アスベストには繊維による補強効果があり、スレート材の強度向上に大きく貢献していました。
そのため、適切なメンテナンスが行われていれば現在でも良好な状態を維持しているケースがあります。
目安:2000年~2008年頃に建てられたお住まい
一方、アスベスト使用禁止直後に登場した初期のノンアスベストスレートは耐久性に課題がありました。
代表的な製品では、10年~20年程度でひび割れや欠損、層間剥離などの不具合が発生するケースも確認されています。
こうした屋根材は塗装では根本的な改善が難しく、早期のリフォームが必要になる場合があります。
目安:2008年以降~現在に建てられたお住まい
技術の進歩により、アスベストを使わなくても十分な強度と優れた耐光性を持つ「高耐候性ノンアスベストスレート(現ケイミューのコロニアルクァッドやグラッサなど)」が確立された世代です。
寿命は25年~30年程度が目安です。
ただし、これはあくまでも一般的な目安であり、実際には立地環境やメンテナンス状況によって前後します。
そのため、築年数だけで判断するのではなく、定期的な点検によって劣化状況を確認することが大切です。
スレート屋根が寿命を迎えた場合、塗装だけでは十分な効果が期待できないケースがあります。
屋根材そのものが劣化している場合は、屋根カバー工法や葺き替え工事による対応が一般的です。

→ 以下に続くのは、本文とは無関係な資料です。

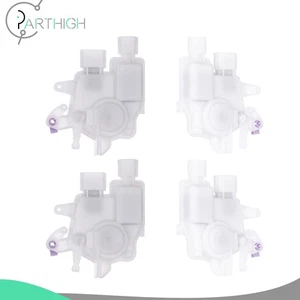 Juego de 1 actuadores de cerradura de puerta para motor Honda Ridgeline 06-14 FR/RR y FL/RL - Imagen 1 de 24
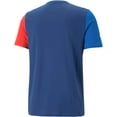 thumbnail image 2 of PUMA Men's Standard BMW M Motorsport Essentials Logo  T-Shirt BLUMI-XL, 2 of 2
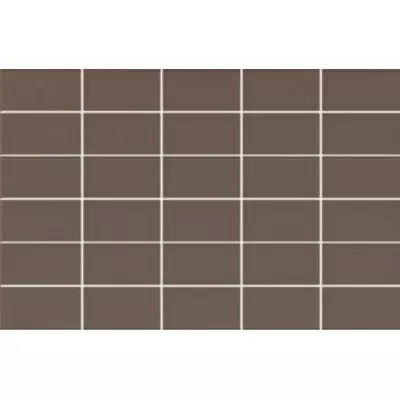 Marazzi spain Minimal Mr Cacao PEP5 25x38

屋根カバー工法は、既存のスレート屋根の上から防水シートと新しい屋根材を重ねる工法です。
既存屋根の撤去が少ないため、
工事費用や工期を抑えやすいことがメリットです。特にアスベスト含有スレートの場合は処分費用を抑えられるため、選ばれる機会が多くあります。
一方で、下地である野地板が劣化している場合は葺き替え工事が適しています。
葺き替え工事では既存屋根を撤去し、防水シートだけではなく野地板も含めて新しくすることができます。工事費用は高くなりますが、屋根全体を一新できるため長期的な安心感があります。
また、現在のリフォーム市場では軽量で耐久性の高いガルバリウム鋼板やSGL鋼板へのリフォームが主流となっています。屋根の重量を軽くできるため、耐震性向上というメリットも期待できます。
どちらの工法が適しているかは、スレートの状態や今後のライフプランによって異なるため、まずは専門業者による点検を受けることをおすすめします。